Он вошел без спроса. Поставил пакет на стол, коробку – рядом. Подошел, поднял тетрадь. Листал страницы с жадностью следователя, нашедшего улику.
– Боже… – прошептал он с фальшивым благоговением. – Это же сокровище. Ее мысли. Ее борьба. – Он положил тетрадь на стол ладонью поверх, будто прижимая дух мамы к бумаге. – Я копался в райархиве. Пусто. Как будто метлой вымели все о "Ключе". А тут… – он повернулся, глаза сверкнули сталью. – Тут ключ к правде. К тому, почему Кротов так рвется стереть это место. Почему умер тот пациент. И почему… – голос упал до шепота, губы искривились в подобии скорби, – …почему твоя мама "случайно" сорвалась в овраг через месяц после последней записи про его угрозы.
Комната накренилась. Я схватилась за спинку стула. Мама. Кости, переломанные, как сухие ветки. Шепот в лавке дяди Миши: "Вера-то с перегаром шла… сама виновата". Или: "Кротовы люди в тот день у оврага видели"… Я гнала эти мысли прочь. А он… вбил их топором.
– Вы… думаете… – хрип вырвался сквозь ком в горле.
– Я думаю, что совпадения слишком удобны, – отрезал Максим. Он шагнул ближе, положил руку на мое плечо. Ладонь была тяжелой, горячей. Успокаивающей? Или пригвождающей? – Здесь, – он ткнул пальцем в архив, – ответ. Дневник? Отчет? То, что она спрятала от них. – Пальцы впились в плечо. – Найди это, Алиса. Ради нее. Ради всех, кого он сгноил.
Его слова лились, как наркотик – сладкий яд надежды. Они цепляли самое больное: несправедливость, тоску, ярость. Ради мамы. Правда. Голос в голове, мамин голос, прошипел: «Ищи… в Сердце… пока Тень не сожрала свет…»
– Я… пытаюсь, – прошептала я, отстраняясь от его руки. – Но все так… безумно.
– Я помогу разобраться, – он опустился на корточки рядом с коробкой фотографий, беря одну – маму у Источника. – У меня чутье на важное. И… – рука потянулась к нагрудному карману куртки, – я принес диктофон. Чтобы не упустить деталь. Если разрешишь?

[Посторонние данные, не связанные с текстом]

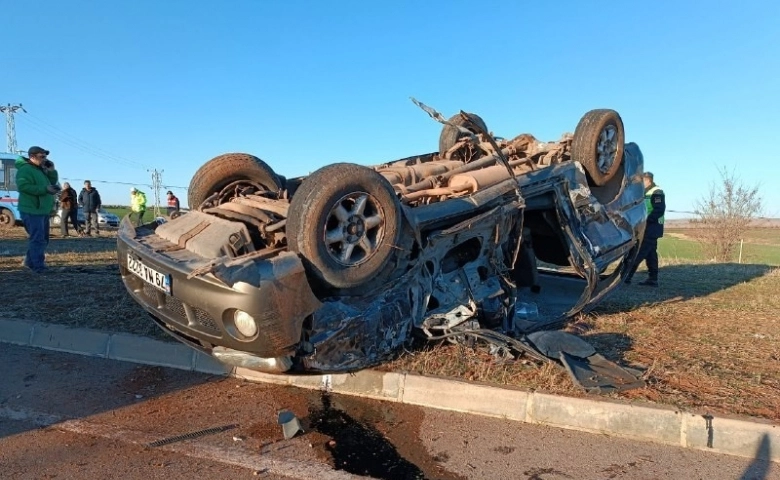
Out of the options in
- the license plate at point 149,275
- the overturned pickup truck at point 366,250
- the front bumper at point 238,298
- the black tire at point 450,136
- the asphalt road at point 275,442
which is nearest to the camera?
the asphalt road at point 275,442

Маленький черный коробок. Безобидный. Но его появление сжало горло ледяным обручем. Фиксировать. Мои слова? Мои… провалы?

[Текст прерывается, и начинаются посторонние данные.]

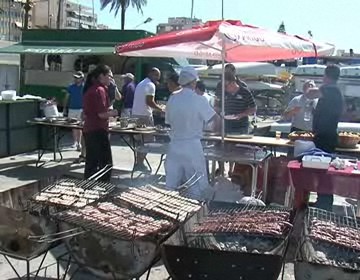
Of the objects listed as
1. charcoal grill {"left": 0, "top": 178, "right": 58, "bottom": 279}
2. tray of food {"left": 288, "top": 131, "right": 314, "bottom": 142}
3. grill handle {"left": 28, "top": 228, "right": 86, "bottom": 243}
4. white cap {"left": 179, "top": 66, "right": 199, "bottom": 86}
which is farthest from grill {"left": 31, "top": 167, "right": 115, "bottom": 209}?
tray of food {"left": 288, "top": 131, "right": 314, "bottom": 142}

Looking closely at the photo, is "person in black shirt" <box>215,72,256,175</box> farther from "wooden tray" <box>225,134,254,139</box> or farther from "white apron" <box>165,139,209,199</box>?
"white apron" <box>165,139,209,199</box>

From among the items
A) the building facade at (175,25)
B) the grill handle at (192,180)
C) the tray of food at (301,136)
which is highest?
the building facade at (175,25)

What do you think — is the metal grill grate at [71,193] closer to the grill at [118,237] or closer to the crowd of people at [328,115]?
the grill at [118,237]

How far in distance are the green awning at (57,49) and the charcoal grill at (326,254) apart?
1366 cm

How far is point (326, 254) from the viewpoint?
11.5ft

– Не надо! – вырвалось резче, чем хотелось. – Пожалуйста.
– Ладно, без давления, – он убрал диктофон, но пальцы сжали его так, что побелели костяшки. – Просто поговорим. Вдруг свежий взгляд… – Он уже листал тетрадь, указывая на дрожащую строку: "Пациент N14 видел ТЕНЬ в бассейне… Она шептала ему цифры…" – Кто этот N14? Он мог знать что-то о Кротове? – Его глаза сверлили меня. – А вот здесь: "В.К. и главврач спорили у Сердца… Голоса были как у демонов…" Где "Сердце"? Кабинет? Что-то важное?

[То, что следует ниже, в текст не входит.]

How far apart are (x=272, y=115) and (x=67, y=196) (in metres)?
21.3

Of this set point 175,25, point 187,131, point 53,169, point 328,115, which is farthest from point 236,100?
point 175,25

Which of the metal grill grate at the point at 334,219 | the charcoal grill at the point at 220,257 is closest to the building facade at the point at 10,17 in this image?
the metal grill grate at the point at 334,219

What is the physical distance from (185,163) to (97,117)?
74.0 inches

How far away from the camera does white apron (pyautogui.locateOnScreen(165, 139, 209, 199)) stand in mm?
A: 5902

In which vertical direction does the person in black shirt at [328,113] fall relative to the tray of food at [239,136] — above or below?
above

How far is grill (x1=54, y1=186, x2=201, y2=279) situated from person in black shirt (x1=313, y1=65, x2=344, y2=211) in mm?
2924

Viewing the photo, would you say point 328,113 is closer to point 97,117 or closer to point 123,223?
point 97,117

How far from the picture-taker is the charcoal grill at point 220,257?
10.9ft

Вопросы буравили сознание. Тени в углах комнаты зашевелились плотнее. Шепот. Сначала как шорох крыс под полом. Потом яснее. Голоса пациентов – не мамин. Множество:
«…не пускай его туда…»
«…он записывает… продаст…»
«…ключ… в Сердце… под плитой…»
«…она виновата… молчала…»
Я зажала уши. Шепот лился изнутри. Максим смотрел на меня – лицо было маской участия, но в глазах… в глазах горел холодный азарт. Он видел. Видел, как я съеживаюсь. Видел мурашки на моей коже. И запоминал. Каждую дрожь. Каждый испуг.